◆ Consignes ◆
**A)** D'après le texte sur le Wendigo, de quelle ville vient le docteur que guident les deux chasseurs d'élans ?
**B)** Reprenez le texte sur le Wendigo juste après sa dernière phrase et prolongez-le.

◆ Texte à lire ◆
####

L'histoire s'annonce paisiblement autour de la réunion saisonnière et presque habituelle de deux chasseurs d'élans, Hank Davis (solide et rationnel) et Joseph Défago (ombrageux et superstitieux), servant de guides à un docteur d'Aberdeen et à son neveu, un jeune pasteur. le quintet - puisque s'y adjoint un Amérindien silencieux - est plongé dans un environnement forestier majestueux... Mais l'élan se fait craintif, cette année-là... Une expédition s'annonce : on laissera le camp de base et l'on s'approchera, en deux groupes, du Lac aux Cinquante îles pour surprendre les troupeaux... Les protagonistes sont peu à peu contaminés insidieusement par la peur et l'effritement de toutes leurs certitudes... L'esprit humain vacille... "La chose" finira par s'emparer de l'esprit et d'une partie du corps de l'un d'entre eux : la transformation la plus manifeste résidera dans la peau du visage qui se met à pendre (de s'être rapprochée des étoiles), tout comme les yeux qui se mettent à saigner pour la même raison... et surtout dans les pieds de la victime, qui finissent par perdre leur aspect humain et finissent par ressembler aux sabots du Wendigo tout en semblant carbonisés, comme s'ils avaient pris réellement feu dans la vitesse d'une course éperdue à la cime des érables et des mélèzes... Cette victime sera justement celui qui redoute le plus cette terrifiante malédiction des forêts canadiennes : le Canadien français superstitieux... Ceci dans une belle assonance : car c'est bien le guide - canadien français - Défago qui verra (et vivra) le Wendigo !
La conclusion se recentrera d'ailleurs sur le système de croyances de l'Amérindien dénommé "Punk", qui fuit l'expédition qu'il venait d'accompagner et - comme le relate la dernière phrase - "connaissait le sens de tout cela : "Defago avait vu le Wendigo".

####

◆ Données fournies ◆
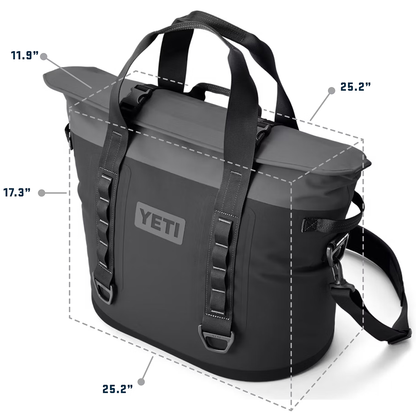 HOPPER M30 2.0 CHARCOAL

####

◆ Réponses ◆
**A)** Le docteur vient d'Aberdeen.

**B)**
On retrouvera d'ailleurs ce schéma narratif dans l'excellent premier film "Projet Blair Witch" de Daniel MYRICK et Eduardo SANCHEZ [1999], dont le tournage eut lieu dans une forêt du Maryland. le plus beau - ou le pire - dans "Le Wendigo" est qu'on ne le verra jamais : juste ce "fantôme d'odeur" que l'Indien sent - dans la nuit qui précède le départ de l'expédition - descendre du Lac aux Cinquante îles...

Cette malédiction des Grandes Forêts vous transformera, vous rendra étranger aux autres, insidieusement méconnaissable, bien que "presque" semblable à votre apparence première... Modifié de l'intérieur. On songe là aux aspects premiers (effrayants) des transformations subies par les malheureux protagonistes de "The Thing" de John CARPENTER (1985) : mais, dans cette longue nouvelle de Blackwood (1910), ce qu'est réellement "The Wendigo" gardera également tout ses mystères (organiques comme spirituels)...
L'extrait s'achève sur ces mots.